North Korea conducted its first nuclear test in 2006. While the yield of that first test was estimated to be less than one kiloton, the DPRK has made significant advancements over the last ten years. Last week’s test was the fifth and is believed to have measured 30 kilotons, twice the size of the bomb dropped on Hiroshima.
While the scope of Pyongyang’s nuclear activities is impossible to know for sure, a new assessment by weapons experts estimates that, in addition to the North’s existing plutonium stockpile, increased uranium production could give the DPRK as many as 20 nuclear bombs by the end of the year.
According to the report, posted to 38 North, experts believe that the increased production, coupled with the North’s bountiful uranium deposits, has likely given the country roughly 150 kilograms (330 pounds) of weapons-grade uranium per year, enough to make seven nuclear weapons.
The experts also predict that North Korea has the ability to mount these nuclear devices to missiles.
"With the two successful nuclear tests this year, we must assume that the DPRK has designed and demonstrated nuclear warheads that can be mounted on some of its short-range and perhaps medium-range missiles," reads the report, written by Siegfried S. Hecker.
"Its ability to field an ICBM fitted with a nuclear warhead capable of reaching the United States is still a long way off – perhaps 5 to 10 years, but likely doable if the program is unconstrained."
A recent report from the private intelligence firm Soufan Group estimates that Pyongyang could have a nuclear-armed ballistic missile in the next four years.
"There is no public verification for North Korea’s claim to have miniaturized a nuclear warhead for a ballistic missile, but estimates indicate it likely will be by 2020."

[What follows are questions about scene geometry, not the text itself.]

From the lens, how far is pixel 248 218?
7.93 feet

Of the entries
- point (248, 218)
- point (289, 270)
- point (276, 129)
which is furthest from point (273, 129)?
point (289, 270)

North Korea’s latest nuclear test has earned harsh criticism from the global community. Already facing heavy sanctions for a similar test in January, as well as several ballistic missile tests, US officials have threatened to implement additional penalties on the isolated nation.
In a sign of solidarity with South Korea, the Pentagon launched a pair of nuclear-capable B-1B Lancer bombers out of Osan Air Base on Tuesday. North Korean officials dismissed the show of force.
"They are bluffing that B-1Bs are enough for fighting an all-out nuclear war," said a statement from north Korea’s state-run Korean Central News Agency.
"The US imperialists keep letting their nuclear strategic bombers fly over South Korea in a bid to seek an opportunity of mounting a preemptive nuclear attack."